En effet, cette bienheureuse île était inhabitée. Plate, n’offrant qu’une anse pour l’arrivée des embarcations, et sous la protection du gouverneur, qui partageait avec eux, les contrebandiers s’en servaient comme d’un entrepôt provisoire, à la charge de ne point tuer le gibier ni dévaster le jardin. Moyennant ce compromis, le gouverneur se contentait d’une garnison de huit hommes pour garder sa forteresse, dans laquelle moisissaient douze canons.
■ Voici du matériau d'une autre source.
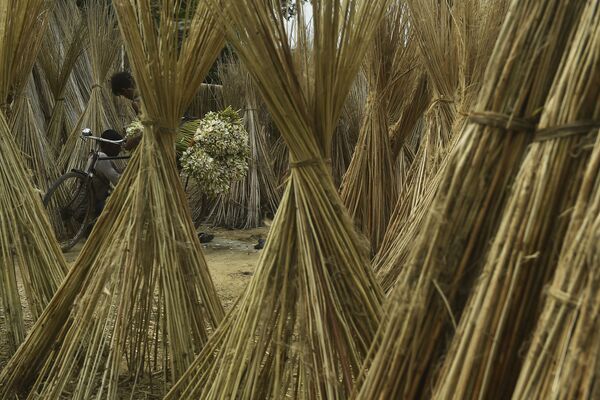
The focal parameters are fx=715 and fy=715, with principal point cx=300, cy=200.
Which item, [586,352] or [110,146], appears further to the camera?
[110,146]

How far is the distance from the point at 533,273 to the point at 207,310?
1.13 metres

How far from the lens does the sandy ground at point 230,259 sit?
3684mm

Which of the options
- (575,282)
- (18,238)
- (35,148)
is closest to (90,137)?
(35,148)

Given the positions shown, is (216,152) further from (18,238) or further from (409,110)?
(18,238)

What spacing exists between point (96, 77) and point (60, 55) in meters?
0.33

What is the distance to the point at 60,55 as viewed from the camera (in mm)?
5730

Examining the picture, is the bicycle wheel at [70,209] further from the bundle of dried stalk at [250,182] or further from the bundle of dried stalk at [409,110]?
the bundle of dried stalk at [409,110]

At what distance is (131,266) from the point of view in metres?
1.85

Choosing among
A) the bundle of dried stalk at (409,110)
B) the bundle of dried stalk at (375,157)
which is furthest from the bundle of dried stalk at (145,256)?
the bundle of dried stalk at (409,110)

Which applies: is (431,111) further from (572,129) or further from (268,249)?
(572,129)

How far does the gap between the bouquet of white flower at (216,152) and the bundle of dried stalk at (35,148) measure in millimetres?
1163

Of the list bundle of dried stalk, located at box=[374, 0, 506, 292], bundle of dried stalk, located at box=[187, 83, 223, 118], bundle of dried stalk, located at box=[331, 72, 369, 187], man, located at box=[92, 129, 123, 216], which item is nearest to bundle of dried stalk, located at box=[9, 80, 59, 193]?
man, located at box=[92, 129, 123, 216]

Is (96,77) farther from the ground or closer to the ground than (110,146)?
farther from the ground

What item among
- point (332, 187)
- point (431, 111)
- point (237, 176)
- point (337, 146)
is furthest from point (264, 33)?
point (337, 146)
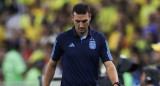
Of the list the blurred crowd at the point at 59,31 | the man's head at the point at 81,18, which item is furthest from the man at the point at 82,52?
the blurred crowd at the point at 59,31

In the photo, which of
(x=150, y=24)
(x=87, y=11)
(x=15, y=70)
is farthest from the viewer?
(x=15, y=70)

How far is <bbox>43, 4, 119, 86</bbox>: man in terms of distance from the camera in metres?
5.84

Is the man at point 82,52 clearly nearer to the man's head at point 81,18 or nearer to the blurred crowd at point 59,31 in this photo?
the man's head at point 81,18

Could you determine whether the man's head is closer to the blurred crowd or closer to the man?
the man

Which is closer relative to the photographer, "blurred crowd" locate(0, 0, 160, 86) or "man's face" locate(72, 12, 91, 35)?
"man's face" locate(72, 12, 91, 35)

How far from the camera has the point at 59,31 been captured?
460 inches

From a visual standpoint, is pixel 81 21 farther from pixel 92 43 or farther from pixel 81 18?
pixel 92 43

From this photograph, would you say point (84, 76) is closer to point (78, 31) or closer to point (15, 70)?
point (78, 31)

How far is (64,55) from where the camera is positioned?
5977mm

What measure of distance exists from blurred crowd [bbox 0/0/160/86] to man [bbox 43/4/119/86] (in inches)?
125

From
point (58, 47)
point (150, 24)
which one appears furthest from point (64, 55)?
point (150, 24)

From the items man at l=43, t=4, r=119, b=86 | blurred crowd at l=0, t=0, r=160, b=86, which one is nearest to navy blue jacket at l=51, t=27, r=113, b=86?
man at l=43, t=4, r=119, b=86

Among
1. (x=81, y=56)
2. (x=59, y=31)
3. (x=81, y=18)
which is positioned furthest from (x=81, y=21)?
(x=59, y=31)

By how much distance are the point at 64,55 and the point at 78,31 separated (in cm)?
35
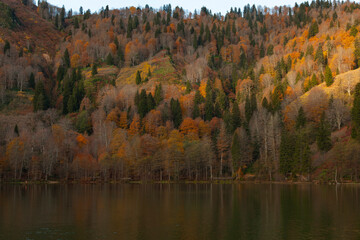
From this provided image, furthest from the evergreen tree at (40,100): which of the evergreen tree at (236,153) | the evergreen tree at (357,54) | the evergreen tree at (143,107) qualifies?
the evergreen tree at (357,54)

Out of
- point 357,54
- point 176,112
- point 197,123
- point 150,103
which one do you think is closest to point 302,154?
point 197,123

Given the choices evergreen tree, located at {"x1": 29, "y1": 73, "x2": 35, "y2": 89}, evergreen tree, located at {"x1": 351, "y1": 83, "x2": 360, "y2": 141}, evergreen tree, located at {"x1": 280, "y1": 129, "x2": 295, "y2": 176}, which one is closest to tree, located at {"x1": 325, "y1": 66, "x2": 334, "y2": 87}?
evergreen tree, located at {"x1": 351, "y1": 83, "x2": 360, "y2": 141}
Ce gouverneur était donc un heureux métayer, récoltant vins, figues, huiles et oranges, faisant confire ses citrons et ses cédrats au soleil de ses casemates.

La forteresse, ceinte d’un fossé profond, son seul gardien, levait comme trois têtes ses trois tourelles, liées l’une à l’autre par des terrasses de mousse.
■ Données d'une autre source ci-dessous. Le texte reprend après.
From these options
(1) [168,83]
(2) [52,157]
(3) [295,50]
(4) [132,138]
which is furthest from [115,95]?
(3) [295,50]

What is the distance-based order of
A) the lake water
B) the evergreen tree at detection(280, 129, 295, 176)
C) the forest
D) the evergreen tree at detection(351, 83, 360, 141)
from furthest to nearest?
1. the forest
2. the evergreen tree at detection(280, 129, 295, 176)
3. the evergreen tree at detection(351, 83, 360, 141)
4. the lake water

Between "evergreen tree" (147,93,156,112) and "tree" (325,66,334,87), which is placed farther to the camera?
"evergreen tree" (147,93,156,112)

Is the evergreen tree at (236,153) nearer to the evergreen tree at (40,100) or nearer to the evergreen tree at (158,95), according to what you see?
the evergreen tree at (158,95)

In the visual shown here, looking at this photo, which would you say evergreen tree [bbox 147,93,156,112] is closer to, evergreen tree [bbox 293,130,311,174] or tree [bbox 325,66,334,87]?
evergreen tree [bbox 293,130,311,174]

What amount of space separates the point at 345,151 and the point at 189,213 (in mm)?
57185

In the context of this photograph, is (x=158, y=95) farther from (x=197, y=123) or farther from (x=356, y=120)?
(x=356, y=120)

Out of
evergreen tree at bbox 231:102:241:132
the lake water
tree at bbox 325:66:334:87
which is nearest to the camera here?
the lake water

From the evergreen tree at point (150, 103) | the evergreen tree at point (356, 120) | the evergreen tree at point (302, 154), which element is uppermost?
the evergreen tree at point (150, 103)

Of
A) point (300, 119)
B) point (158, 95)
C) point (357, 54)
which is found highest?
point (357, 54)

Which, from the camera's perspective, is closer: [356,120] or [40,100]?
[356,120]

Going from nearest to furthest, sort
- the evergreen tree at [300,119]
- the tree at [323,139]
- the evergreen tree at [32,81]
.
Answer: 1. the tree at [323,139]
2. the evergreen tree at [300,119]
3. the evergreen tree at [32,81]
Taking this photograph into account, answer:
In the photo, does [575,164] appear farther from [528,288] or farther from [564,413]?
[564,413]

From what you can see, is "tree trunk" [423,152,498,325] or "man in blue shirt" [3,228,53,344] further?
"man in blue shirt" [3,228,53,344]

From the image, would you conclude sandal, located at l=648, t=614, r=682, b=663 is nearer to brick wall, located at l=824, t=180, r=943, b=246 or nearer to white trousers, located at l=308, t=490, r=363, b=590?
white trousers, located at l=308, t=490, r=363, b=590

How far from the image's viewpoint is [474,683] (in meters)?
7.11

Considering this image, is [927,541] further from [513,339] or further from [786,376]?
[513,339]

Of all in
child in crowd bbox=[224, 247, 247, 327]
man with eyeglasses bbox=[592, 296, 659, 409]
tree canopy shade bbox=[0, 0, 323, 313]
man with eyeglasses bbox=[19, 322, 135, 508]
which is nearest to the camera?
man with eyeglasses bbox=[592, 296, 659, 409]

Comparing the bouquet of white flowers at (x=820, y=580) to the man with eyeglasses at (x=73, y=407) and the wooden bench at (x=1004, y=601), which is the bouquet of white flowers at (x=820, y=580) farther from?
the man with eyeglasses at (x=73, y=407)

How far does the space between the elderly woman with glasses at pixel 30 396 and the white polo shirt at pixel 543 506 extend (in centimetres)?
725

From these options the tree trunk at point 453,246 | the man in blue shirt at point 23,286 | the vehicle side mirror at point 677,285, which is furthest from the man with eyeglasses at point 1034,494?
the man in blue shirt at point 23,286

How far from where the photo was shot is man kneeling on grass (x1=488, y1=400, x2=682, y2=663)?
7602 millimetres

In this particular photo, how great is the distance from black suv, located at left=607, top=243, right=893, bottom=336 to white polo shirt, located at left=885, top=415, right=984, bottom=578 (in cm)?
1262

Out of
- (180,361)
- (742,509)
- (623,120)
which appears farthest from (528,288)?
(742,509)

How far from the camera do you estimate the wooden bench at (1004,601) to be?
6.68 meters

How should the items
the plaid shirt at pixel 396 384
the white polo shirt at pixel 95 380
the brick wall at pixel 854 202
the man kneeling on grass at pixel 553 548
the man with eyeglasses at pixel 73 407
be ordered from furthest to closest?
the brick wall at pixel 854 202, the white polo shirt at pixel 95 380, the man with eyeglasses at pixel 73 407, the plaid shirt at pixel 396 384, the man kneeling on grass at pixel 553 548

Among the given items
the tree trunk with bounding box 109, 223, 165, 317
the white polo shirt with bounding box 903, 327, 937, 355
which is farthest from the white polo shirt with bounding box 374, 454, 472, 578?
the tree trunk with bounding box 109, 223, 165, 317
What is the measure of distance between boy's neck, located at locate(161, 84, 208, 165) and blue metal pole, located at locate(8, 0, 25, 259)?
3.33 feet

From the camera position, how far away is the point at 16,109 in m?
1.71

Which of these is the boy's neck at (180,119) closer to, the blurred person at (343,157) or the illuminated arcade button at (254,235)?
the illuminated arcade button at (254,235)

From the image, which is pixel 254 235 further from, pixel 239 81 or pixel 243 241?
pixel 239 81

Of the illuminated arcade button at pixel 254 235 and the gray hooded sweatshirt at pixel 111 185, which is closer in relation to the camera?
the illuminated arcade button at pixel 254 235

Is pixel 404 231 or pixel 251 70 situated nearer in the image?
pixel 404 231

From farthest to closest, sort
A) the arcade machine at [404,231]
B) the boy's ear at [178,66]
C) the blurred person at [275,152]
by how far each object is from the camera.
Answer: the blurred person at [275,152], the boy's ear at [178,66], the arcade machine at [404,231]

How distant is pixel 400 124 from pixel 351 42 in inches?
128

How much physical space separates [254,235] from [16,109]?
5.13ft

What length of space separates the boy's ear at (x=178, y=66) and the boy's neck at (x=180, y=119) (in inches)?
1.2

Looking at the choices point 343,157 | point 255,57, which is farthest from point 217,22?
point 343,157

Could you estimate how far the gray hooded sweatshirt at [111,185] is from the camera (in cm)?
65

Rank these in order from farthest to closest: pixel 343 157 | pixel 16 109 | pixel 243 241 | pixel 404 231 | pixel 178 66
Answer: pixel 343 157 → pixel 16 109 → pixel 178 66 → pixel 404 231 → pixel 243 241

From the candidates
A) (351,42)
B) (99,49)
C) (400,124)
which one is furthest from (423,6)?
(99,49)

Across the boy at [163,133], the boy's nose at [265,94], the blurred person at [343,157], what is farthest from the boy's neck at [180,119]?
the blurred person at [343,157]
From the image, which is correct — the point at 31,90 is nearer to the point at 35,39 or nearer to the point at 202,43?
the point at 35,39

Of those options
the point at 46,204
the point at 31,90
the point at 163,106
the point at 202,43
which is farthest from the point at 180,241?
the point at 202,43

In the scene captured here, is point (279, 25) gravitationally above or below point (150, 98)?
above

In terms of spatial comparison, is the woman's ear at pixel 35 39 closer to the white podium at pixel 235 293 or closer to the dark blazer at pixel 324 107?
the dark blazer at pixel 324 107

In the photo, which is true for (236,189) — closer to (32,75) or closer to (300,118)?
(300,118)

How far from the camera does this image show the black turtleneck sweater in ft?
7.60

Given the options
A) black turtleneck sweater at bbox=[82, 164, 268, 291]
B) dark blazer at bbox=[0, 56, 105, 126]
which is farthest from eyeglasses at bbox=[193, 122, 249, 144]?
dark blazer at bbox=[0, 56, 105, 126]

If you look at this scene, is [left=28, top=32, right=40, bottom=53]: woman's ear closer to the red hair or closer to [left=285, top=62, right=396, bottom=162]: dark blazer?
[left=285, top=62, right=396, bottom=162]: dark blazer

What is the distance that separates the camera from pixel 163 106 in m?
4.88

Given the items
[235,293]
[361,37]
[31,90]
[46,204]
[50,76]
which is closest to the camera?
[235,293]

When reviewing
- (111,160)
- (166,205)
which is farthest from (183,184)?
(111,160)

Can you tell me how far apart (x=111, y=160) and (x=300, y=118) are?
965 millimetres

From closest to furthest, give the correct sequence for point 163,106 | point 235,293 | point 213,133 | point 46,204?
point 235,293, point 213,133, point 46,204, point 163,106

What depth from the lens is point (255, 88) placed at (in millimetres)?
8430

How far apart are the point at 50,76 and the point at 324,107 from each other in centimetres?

Athos et Raoul longèrent pendant quelque temps les clôtures du jardin sans trouver quelqu’un qui les introduisît chez le gouverneur. Ils finirent par entrer dans le jardin. C’était le moment le plus chaud de la journée.

Alors tout se cache sous l’herbe et sous la pierre. Le ciel étend ses voiles de feu comme pour étouffer tous les bruits, pour envelopper toutes les existences. Les perdrix sous les genêts, la mouche sous la feuille, s’endorment comme le flot sous le ciel.

Athos aperçut seulement sur la terrasse, entre la deuxième et la troisième cour, un soldat qui portait comme un panier de provisions sur sa tête. Cet homme revint presque aussitôt sans son panier, et disparut dans l’ombre de la guérite.

Athos comprit que cet homme portait à dîner à quelqu’un et que, après avoir fait son service, il revenait dîner lui-même.

Tout à coup il s’entendit appeler, et, levant la tête, aperçut dans l’encadrement des barreaux d’une fenêtre quelque chose de blanc, comme une main qui s’agitait, quelque chose d’éblouissant, comme une arme frappée des rayons du soleil.

Et, avant qu’il se fût rendu compte de ce qu’il venait de voir, une traînée lumineuse, accompagnée d’un sifflement dans l’air, appela son attention du donjon sur la terre.